Kamis, 31 Oktober 2019

Chile Batal Gelar APEC, Deal Perang Dagang AS-China Piye?

Foto: Infografis/ Kronologi perang dagang AS-China belum temukan titik terang/Aristya Rahadian Krisabella
PT Rifan Financindo - Rencana Presiden Donald Trump menandatangani dokumen pertama dari perjanjian dagang dengan Xi Jinping bulan depan menjadi pertanyaan. Kabarnya Chile membatalkan pertemuan puncak di mana kedua pemimpin telah merencanakan untuk bertemu.

Pembatalan itu, yang diumumkan pada Rabu pagi oleh Chile tampaknya membuat Gedung Putih lengah. Tetapi pemerintah bersikeras bahwa mereka akan terus berusaha untuk menyelesaikan perjanjian "tahap satu" dalam beberapa minggu mendatang.

Belum diketahui apakah pejabat Amerika akan dapat menemukan tempat pengganti untuk pertemuan dengan Xi. Penyelenggara KTT Kerjasama Ekonomi Asia-Pasifik (APEC) mengindikasikan mereka tidak memiliki rencana untuk mengadakan acara di tempat lain.

Lokasi Lainnya
Menurut beberapa sumber yang mengetahui persoalan AS-China, pihak KTT sedang mencari lokasi lain, dikarenakan adanya demonstrasi yang meningkat di Chile.

▶ [Isi Data]
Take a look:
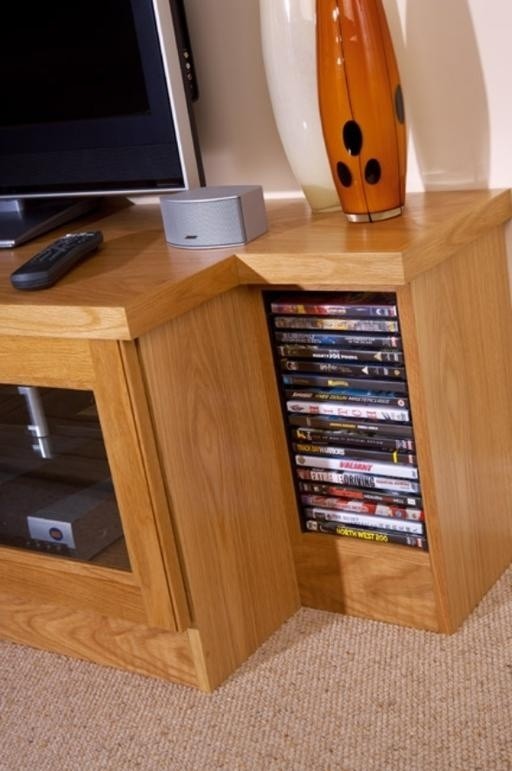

▶ [Tugas yang Dikerjakan]
Kembalikan salinan persis bagian dari berita tentang batalnya KTT APEC di Chile, mulai dari kata-kata yang memuat "Foto: Infografis/ Kronologi" dan berakhir pada "beberapa minggu mendatang.".

▶ [Jawaban]
Foto: Infografis/ Kronologi perang dagang AS-China belum temukan titik terang/Aristya Rahadian Krisabella
PT Rifan Financindo - Rencana Presiden Donald Trump menandatangani dokumen pertama dari perjanjian dagang dengan Xi Jinping bulan depan menjadi pertanyaan. Kabarnya Chile membatalkan pertemuan puncak di mana kedua pemimpin telah merencanakan untuk bertemu.

Pembatalan itu, yang diumumkan pada Rabu pagi oleh Chile tampaknya membuat Gedung Putih lengah. Tetapi pemerintah bersikeras bahwa mereka akan terus berusaha untuk menyelesaikan perjanjian "tahap satu" dalam beberapa minggu mendatang.